Start of Provided records

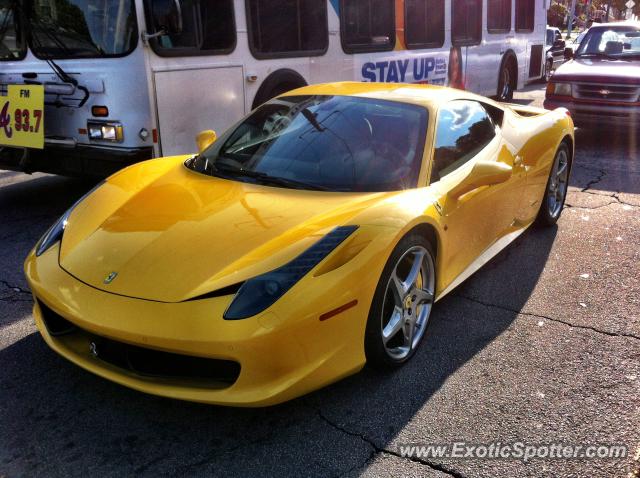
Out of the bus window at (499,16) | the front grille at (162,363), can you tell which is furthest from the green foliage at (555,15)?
the front grille at (162,363)

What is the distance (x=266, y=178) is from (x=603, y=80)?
6839 millimetres

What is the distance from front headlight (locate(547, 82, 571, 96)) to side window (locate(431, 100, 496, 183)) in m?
5.25

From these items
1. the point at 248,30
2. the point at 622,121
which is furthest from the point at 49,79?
the point at 622,121

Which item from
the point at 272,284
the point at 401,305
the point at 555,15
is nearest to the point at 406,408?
the point at 401,305

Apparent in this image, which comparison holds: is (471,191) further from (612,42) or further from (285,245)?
(612,42)

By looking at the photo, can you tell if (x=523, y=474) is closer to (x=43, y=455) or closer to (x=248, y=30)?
(x=43, y=455)

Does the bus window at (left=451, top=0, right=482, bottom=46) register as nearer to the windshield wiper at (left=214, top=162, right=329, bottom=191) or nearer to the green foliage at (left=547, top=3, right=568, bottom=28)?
the windshield wiper at (left=214, top=162, right=329, bottom=191)

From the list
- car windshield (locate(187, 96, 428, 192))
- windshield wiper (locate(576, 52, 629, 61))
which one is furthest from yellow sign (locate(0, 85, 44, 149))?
windshield wiper (locate(576, 52, 629, 61))

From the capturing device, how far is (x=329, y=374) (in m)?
2.59

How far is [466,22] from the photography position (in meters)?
9.93

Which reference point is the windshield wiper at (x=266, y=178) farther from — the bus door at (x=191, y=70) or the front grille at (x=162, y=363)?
the bus door at (x=191, y=70)

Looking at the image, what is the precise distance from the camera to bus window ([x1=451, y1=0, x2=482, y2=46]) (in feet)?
31.6

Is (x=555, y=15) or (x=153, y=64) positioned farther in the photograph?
(x=555, y=15)

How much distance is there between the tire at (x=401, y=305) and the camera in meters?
2.81
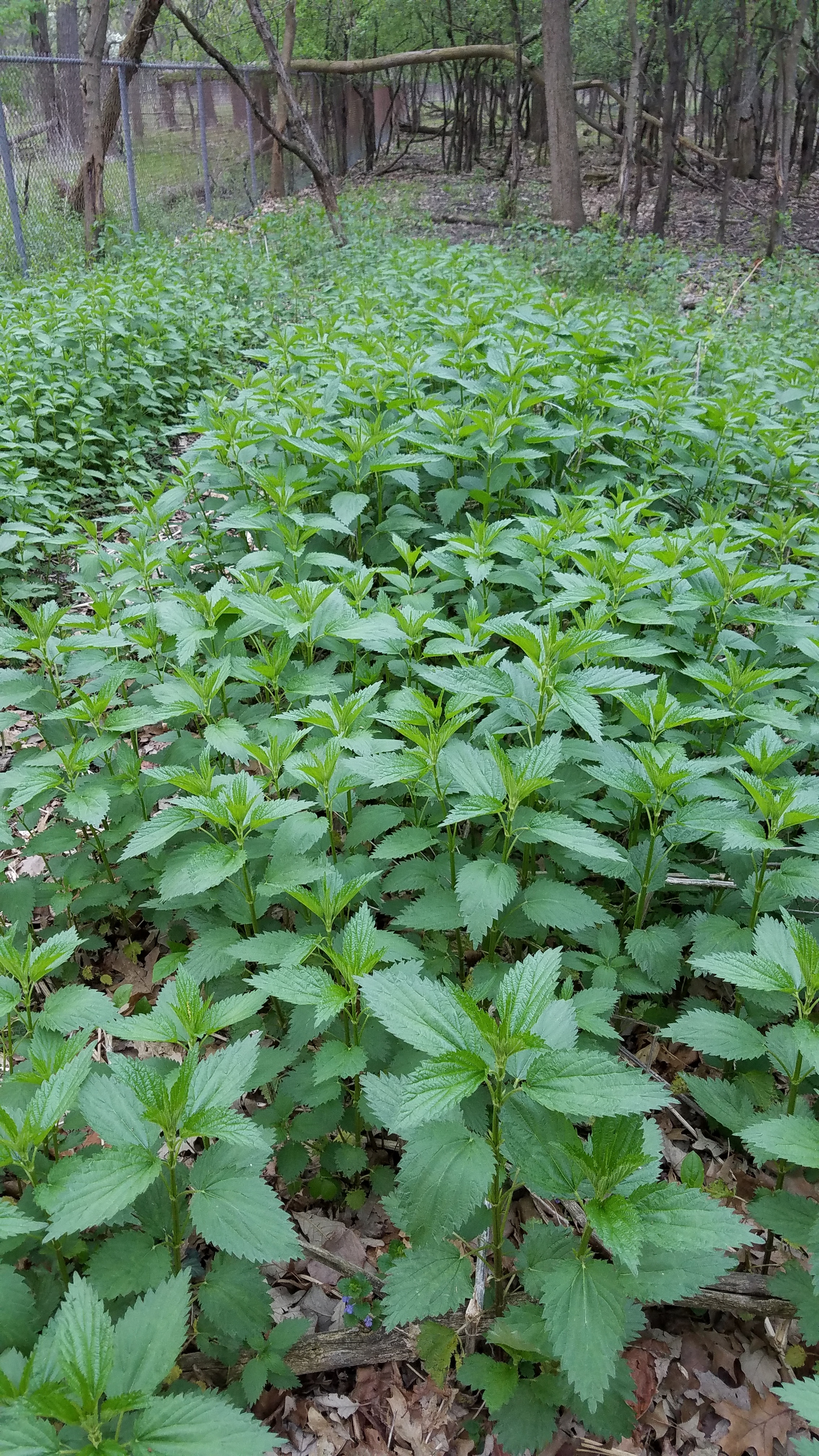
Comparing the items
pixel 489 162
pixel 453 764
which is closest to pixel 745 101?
pixel 489 162

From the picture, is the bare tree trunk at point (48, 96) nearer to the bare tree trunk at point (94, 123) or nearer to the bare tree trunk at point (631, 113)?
the bare tree trunk at point (94, 123)

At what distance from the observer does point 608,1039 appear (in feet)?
6.57

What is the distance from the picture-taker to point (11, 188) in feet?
31.7

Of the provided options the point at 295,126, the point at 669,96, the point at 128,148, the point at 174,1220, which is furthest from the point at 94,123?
the point at 174,1220

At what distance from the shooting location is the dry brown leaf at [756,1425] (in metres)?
1.56

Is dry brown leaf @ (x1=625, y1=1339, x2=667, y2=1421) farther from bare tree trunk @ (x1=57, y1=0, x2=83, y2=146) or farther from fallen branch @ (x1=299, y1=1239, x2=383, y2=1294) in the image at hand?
bare tree trunk @ (x1=57, y1=0, x2=83, y2=146)

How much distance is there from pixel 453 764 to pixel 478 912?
1.16 feet

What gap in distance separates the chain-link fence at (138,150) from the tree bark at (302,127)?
6.52 feet

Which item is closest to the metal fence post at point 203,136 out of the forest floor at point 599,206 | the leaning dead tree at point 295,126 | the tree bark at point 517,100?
the forest floor at point 599,206

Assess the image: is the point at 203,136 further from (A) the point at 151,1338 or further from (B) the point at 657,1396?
(B) the point at 657,1396

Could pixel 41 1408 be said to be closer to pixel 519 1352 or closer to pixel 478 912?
pixel 519 1352

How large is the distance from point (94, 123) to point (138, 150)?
4.38 metres

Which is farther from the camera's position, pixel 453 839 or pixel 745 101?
pixel 745 101

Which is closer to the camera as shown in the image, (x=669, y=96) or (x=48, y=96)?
(x=48, y=96)
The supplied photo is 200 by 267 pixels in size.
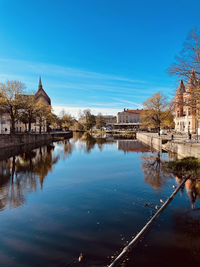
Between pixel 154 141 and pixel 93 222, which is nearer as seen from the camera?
pixel 93 222

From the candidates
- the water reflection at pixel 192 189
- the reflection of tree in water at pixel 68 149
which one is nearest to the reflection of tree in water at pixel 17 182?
the water reflection at pixel 192 189

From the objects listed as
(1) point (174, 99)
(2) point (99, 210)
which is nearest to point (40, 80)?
(1) point (174, 99)

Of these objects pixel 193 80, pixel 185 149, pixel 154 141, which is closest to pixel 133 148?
pixel 154 141

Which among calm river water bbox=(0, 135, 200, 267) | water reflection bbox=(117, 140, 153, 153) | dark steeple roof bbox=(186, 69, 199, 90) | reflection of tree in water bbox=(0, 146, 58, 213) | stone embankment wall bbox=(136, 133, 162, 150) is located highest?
dark steeple roof bbox=(186, 69, 199, 90)

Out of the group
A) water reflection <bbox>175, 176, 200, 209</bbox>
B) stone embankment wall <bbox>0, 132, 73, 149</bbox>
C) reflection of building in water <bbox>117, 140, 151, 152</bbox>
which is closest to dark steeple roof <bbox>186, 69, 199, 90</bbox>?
water reflection <bbox>175, 176, 200, 209</bbox>

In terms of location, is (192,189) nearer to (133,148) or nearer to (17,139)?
(133,148)

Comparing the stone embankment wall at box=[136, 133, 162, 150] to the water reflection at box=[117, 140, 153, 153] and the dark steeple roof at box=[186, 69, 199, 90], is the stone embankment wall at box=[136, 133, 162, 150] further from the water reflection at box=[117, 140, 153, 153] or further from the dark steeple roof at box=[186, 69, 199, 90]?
the dark steeple roof at box=[186, 69, 199, 90]

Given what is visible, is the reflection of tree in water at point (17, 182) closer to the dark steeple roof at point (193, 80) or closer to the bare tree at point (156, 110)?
the dark steeple roof at point (193, 80)

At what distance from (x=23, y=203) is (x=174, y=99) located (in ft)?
54.8

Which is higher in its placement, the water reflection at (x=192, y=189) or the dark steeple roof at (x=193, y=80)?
the dark steeple roof at (x=193, y=80)

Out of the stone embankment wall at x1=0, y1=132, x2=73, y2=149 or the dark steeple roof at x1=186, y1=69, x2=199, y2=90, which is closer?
the dark steeple roof at x1=186, y1=69, x2=199, y2=90

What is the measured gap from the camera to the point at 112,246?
7.39 meters

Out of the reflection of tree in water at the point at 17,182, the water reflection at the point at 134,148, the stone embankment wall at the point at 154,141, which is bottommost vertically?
the reflection of tree in water at the point at 17,182

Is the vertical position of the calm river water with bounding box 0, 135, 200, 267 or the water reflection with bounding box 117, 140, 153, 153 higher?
the water reflection with bounding box 117, 140, 153, 153
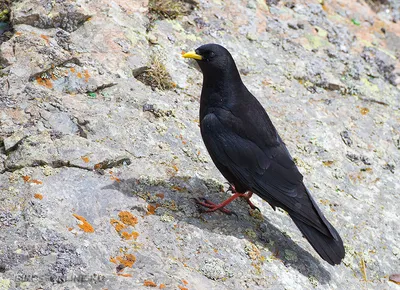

End of Provided records

What the task requires – Pick out every line of the material above that contains the string "right". Letter case matters.

Expected answer –
Does the bus window at (left=451, top=0, right=482, bottom=46) register as nearer to the windshield wiper at (left=214, top=162, right=329, bottom=191) or nearer to the green foliage at (left=547, top=3, right=568, bottom=28)?
the windshield wiper at (left=214, top=162, right=329, bottom=191)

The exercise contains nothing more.